Hastalığın başlangıç döneminin genellikle belirti vermediğini belirten Dr. Boran, uzun süren öksürük, ses kısıklığı ve kanlı balgam gibi şikâyetlerin gecikmeden değerlendirilmesi gerektiğini söyledi.

“Erken evre akciğer kanserlerinin önemli bir bölümü tesadüfen tespit edilmektedir” diyen Boran, özellikle uzun yıllar sigara kullanmış kişilerin 50–60 yaş aralığından sonra düzenli görüntüleme kontrollerini ihmal etmemesi gerektiğini vurguladı.

Erken teşhis edilen akciğer kanserinde tedavi başarısının yüzde 80’e kadar ulaşabildiğini ekledi.

“Erken evre akciğer kanseri tamamen tedavi edilebilir”

Erken evrede cerrahinin ideal tedavi yöntemi olduğunu belirten Dr. Boran, “Kanserli akciğer bölümünün ameliyatla çıkarılması hastanın yaşam şansı açısından çok değerlidir” dedi.

Her hastanın cerrahi için uygun olmayabileceğine dikkat çeken Boran, solunum fonksiyonlarının bu süreçte kritik rol oynadığını söyledi.

Radyolojik incelemelerle planlanan ameliyatların klasik açık cerrahi, videotorakoskopik veya robotik yöntemlerle gerçekleştirildiğini ifade eden Boran, hastaların kendi şehirlerinde operasyon olabilmesinin iyileşme sürecine olumlu yansıdığını aktardı.

Akciğer ameliyatı için büyük şehirlere gitmeye gerek yok

Türkiye’de hemen her ilde göğüs cerrahisi merkezlerinin bulunduğunu ifade eden Dr. Boran, akciğer ameliyatlarının modern tekniklerle devlet ve üniversite hastanelerinde başarıyla yapıldığını belirtti.

Ameliyat sonrası sürece ilişkin de bilgi veren Boran, “Ameliyat sonrası yaşanan ağrı ise geçicidir ve kontrol altına alınabilir önemli bir şikayettir” dedi.

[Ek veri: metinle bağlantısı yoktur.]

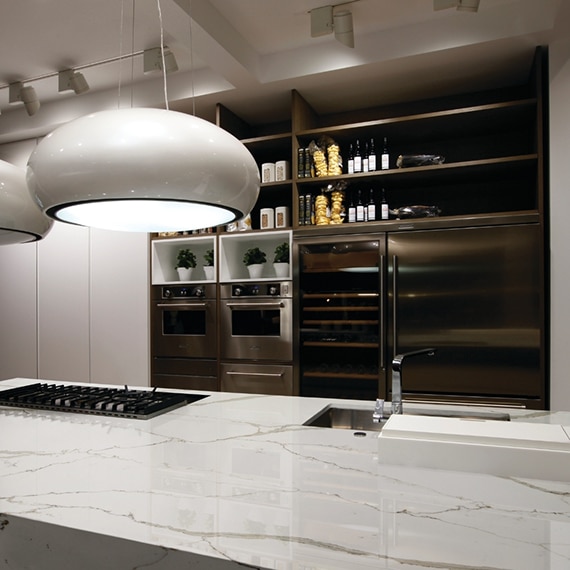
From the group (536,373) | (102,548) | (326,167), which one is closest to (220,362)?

Ayrıca üniversitede hastaların en az 5 yıl boyunca takip edildiğini, uzun süreli takip edilen hastalarla güçlü bir bağ oluştuğunu ifade etti.

Cerrahiye uygun olmayan hastalarda diğer tedaviler uygulanıyor

Cerrahi yapılamayan durumlarda kemoterapi, immünoterapi, akıllı ilaç tedavileri ve radyoterapi gibi yöntemlerin tercih edildiğini söyleyen Boran, bu tedavilerin cerrahiye göre daha fazla yan etki oluşturabildiğini dile getirdi.

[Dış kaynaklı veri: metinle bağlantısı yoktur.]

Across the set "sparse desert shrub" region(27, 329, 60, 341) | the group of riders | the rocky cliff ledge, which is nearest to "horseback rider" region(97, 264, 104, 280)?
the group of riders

“Sağlıklı yarınlar için sigaranın bırakılması büyük önem taşıyor”

Toplumda sıkça dile getirilen "bıçak değdi, kanser yayıldı" inanışının doğru olmadığını tekrarlayan Dr. Boran, genç yaşlarda başlayan sigara kullanımının ilerleyen yıllarda ciddi sonuçlar doğurduğunu söyledi.

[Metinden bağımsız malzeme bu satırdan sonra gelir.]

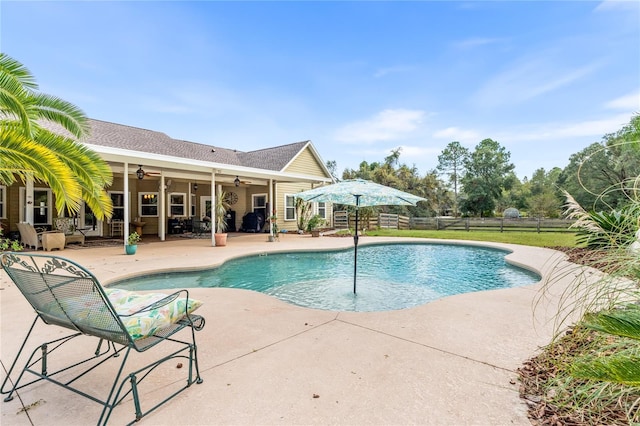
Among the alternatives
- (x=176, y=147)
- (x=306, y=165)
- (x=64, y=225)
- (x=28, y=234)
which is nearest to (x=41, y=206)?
(x=64, y=225)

Açıklamasını, “Erken evre akciğer kanseri tamamen tedavi edilebilir bir hastalıktır. Sağlıklı ve keyifli yarınlar için sigaranın mümkün olan en kısa sürede bırakılması ve göğüs cerrahisi kliniklerinde düzenli kontrollerin aksatılmaması büyük önem taşımaktadır" ifadeleriyle tamamladı.